Light-R1-32B
Property | Value |
---|---|
Base Model | Qwen2.5-32B-Instruct |
License | Apache 2.0 |
Training Cost | ~$1000 (6 hours on 12 x H800) |
AIME24 Score | 76.6 (64-run average) |
What is Light-R1-32B?
Light-R1-32B is a groundbreaking mathematical reasoning model that achieves state-of-the-art performance on challenging mathematics competitions like AIME. Built on Qwen2.5-32B-Instruct, it demonstrates superior performance through an innovative curriculum learning approach combining Supervised Fine-Tuning (SFT) and Direct Preference Optimization (DPO).
Implementation Details
The model employs a three-stage training process: curriculum SFT stage1 with 76k data points, SFT stage2 with 3k more difficult problems, and finally DPO training. The training data is carefully curated from various public math datasets and decontaminated against common benchmarks.
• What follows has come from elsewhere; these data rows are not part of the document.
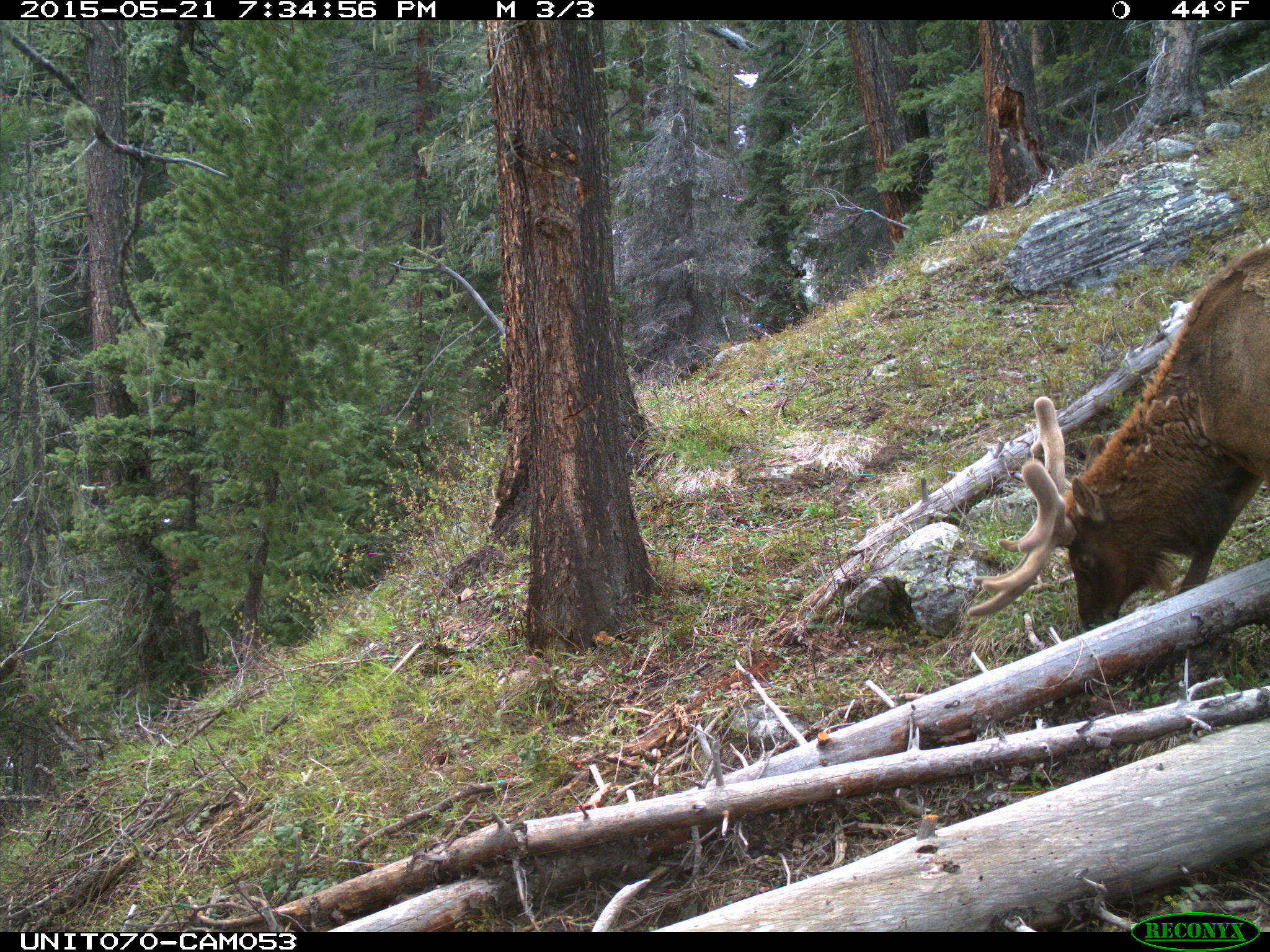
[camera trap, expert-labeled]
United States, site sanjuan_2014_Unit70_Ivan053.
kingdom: Animalia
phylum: Chordata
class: Mammalia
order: Artiodactyla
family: Cervidae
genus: Cervus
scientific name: Cervus elaphus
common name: red deer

- Utilizes curriculum learning with progressive difficulty levels
- Implements forced thinking through special tokens (<think>)
- Leverages model merging for optimal performance
- Trained on decontaminated mathematical datasets
Core Capabilities
- 76.6% accuracy on AIME24 (averaged over 64 runs)
- 64.6% accuracy on AIME25
- 61.8% score on GPQA Diamond
- Strong mathematical reasoning and step-by-step problem solving
Frequently Asked Questions
Q: What makes this model unique?
Light-R1-32B achieves superior performance on mathematical reasoning tasks while being trained at a fraction of the cost (~$1000) compared to other models. It's also fully open-source with available training code and datasets.
Q: What are the recommended use cases?
The model excels in mathematical problem-solving, particularly in competition-level mathematics. It's specifically designed for scenarios requiring detailed mathematical reasoning and step-by-step solution generation.